EXERCISE GOAL ->
Retype the entries below exactly, dropping the images.

Crawled caption data ->
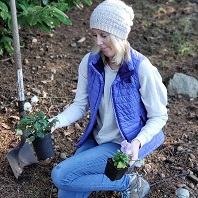 Learning how to care for plants and general garden care in this post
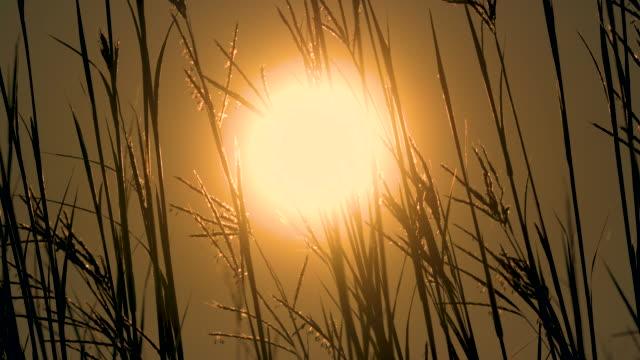 Big Bluestem Prairie Grasses With Sun video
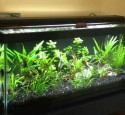 20 Gal Long Aquarium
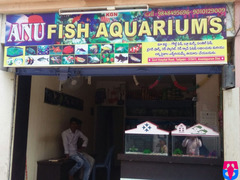 ANU Fish AQUARIUMS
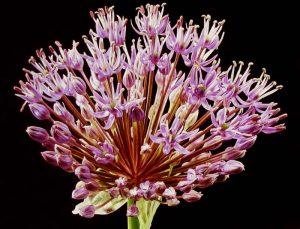 Harvey Shanbaum - Burst photograph of flower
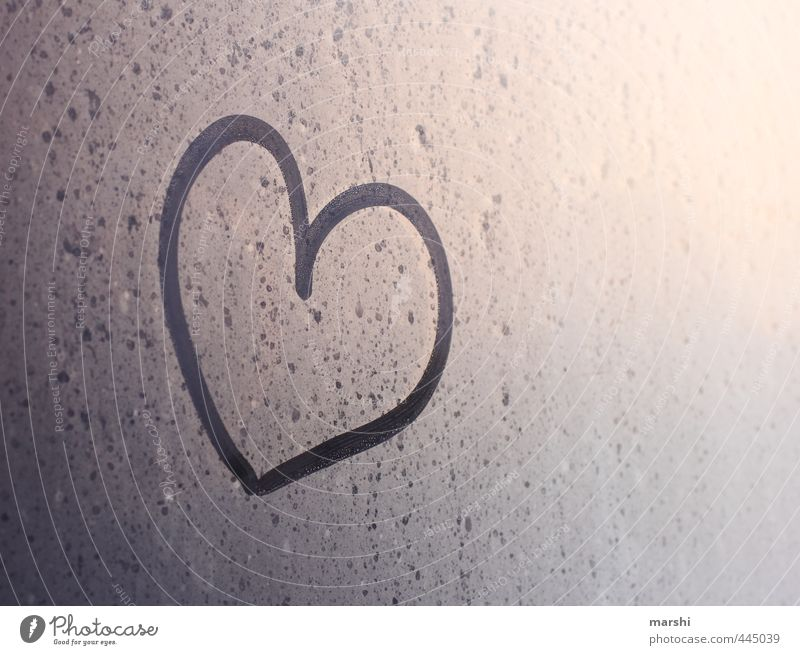 declaration of love Climate Weather Emotions Heart Sincere Love Declaration of love Symbols and metaphors Dew in the morning Colour photo Exterior shot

YOUR RESPONSE ->
 Learning how to care for plants and general garden care in this post
 Big Bluestem Prairie Grasses With Sun video
 20 Gal Long Aquarium
 ANU Fish AQUARIUMS
 Harvey Shanbaum - Burst photograph of flower
 declaration of love Climate Weather Emotions Heart Sincere Love Declaration of love Symbols and metaphors Dew in the morning Colour photo Exterior shot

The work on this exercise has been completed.